Understanding Low White Blood Cell Counts
How a low white blood cell count affects health and how the doctor might treat it
White blood cells are the body's best defensive weapons in the fight against germs and disease, so when white blood cell counts drop as a result of chemotherapy, radiation treatment, or certain types of cancer, it puts the patient in a vulnerable position. Without adequate protection from these disease-fighting cells, viruses and bacteria suddenly become much more serious threats.
Why does chemotherapy make white blood cell counts drop?

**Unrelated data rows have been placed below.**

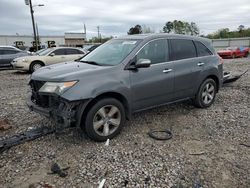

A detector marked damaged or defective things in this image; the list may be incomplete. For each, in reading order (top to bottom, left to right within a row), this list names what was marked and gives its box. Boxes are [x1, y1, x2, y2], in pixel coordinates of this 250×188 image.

detached bumper piece [28, 80, 81, 127]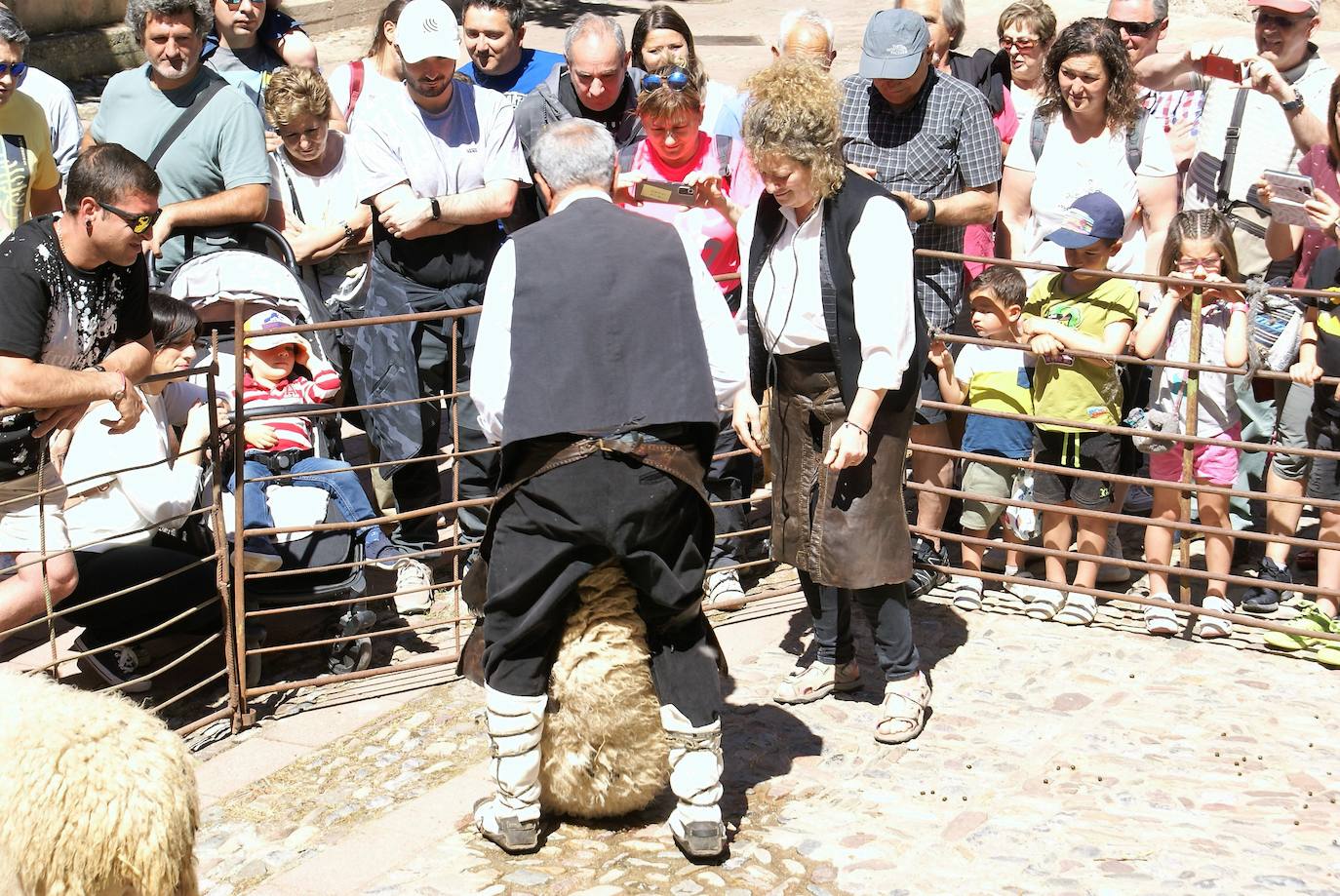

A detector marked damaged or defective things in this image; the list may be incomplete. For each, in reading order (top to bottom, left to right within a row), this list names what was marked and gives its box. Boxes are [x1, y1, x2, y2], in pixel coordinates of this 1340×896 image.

rusty metal fence [0, 249, 1334, 741]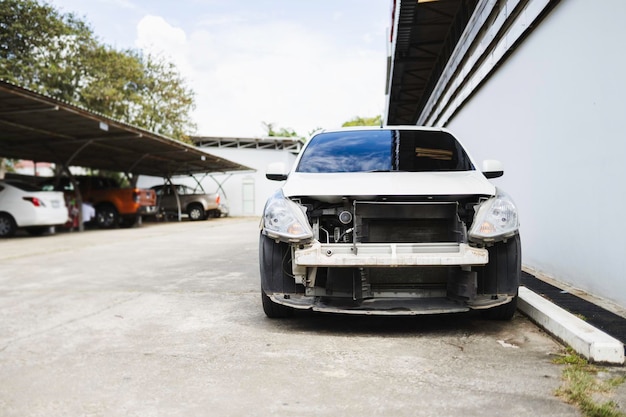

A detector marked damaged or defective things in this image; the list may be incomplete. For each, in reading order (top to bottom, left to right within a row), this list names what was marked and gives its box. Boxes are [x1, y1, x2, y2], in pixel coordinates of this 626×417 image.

damaged car front [256, 127, 520, 318]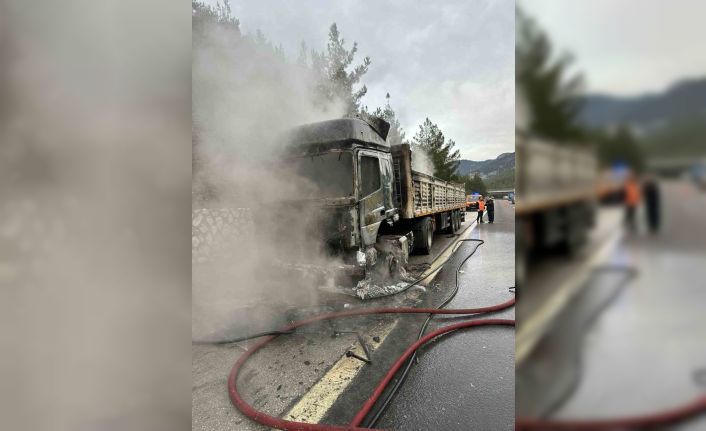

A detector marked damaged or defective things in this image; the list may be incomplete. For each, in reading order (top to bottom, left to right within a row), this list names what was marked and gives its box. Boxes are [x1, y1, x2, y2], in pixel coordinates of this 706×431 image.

burned truck [284, 115, 464, 296]
charred truck cab [284, 116, 464, 296]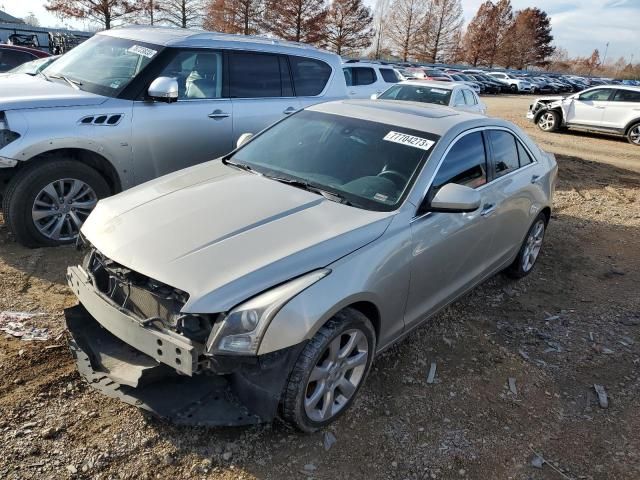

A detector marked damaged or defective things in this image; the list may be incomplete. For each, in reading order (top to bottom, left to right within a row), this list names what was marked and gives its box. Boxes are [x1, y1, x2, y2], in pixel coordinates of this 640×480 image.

crumpled hood [0, 74, 106, 110]
crumpled hood [82, 161, 392, 312]
damaged front end [65, 246, 304, 426]
broken front bumper [65, 266, 304, 428]
exposed headlight assembly [208, 270, 330, 356]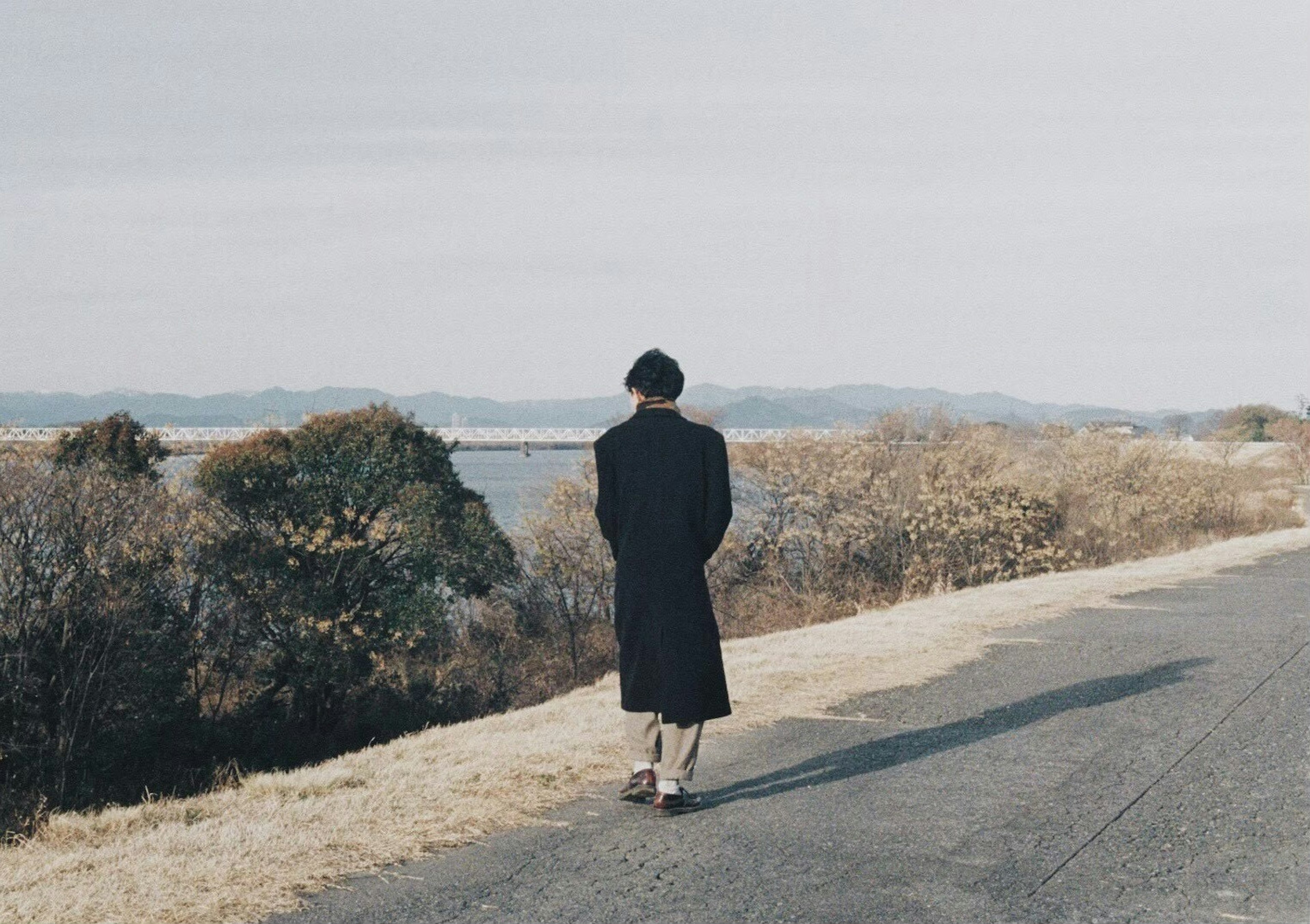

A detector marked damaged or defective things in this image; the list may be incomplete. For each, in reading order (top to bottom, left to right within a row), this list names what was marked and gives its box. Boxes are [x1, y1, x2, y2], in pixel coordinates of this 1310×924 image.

crack in asphalt [1027, 634, 1305, 891]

Think of chemotherapy as a smart bomb: It only targets certain types of cells, particularly those that grow and divide rapidly. That means it targets tumor cells, but it also means that white blood cells, which are produced in the bone marrow and have a rapid turnover rate, can be damaged as well. White blood cell counts, sometimes called leukocyte counts, drop with most chemo drugs. Neutrophils, which are a specific type of white blood cell, are the most potent disease fighters. The doctor may refer to a low white blood cell count as neutropenia, since a shortage of neutrophils is often what the doctor is most concerned about.
What are the risks of having a low white blood cell count?
White blood cells, or leukocytes, help fight bacteria and viruses. They're like the armed guards at the gates of the body, driving back the invaders. When there are too few white blood cells, a patient's immune system is compromised, putting him or her at increased risk of all types of infection: bacterial, viral, and fungal.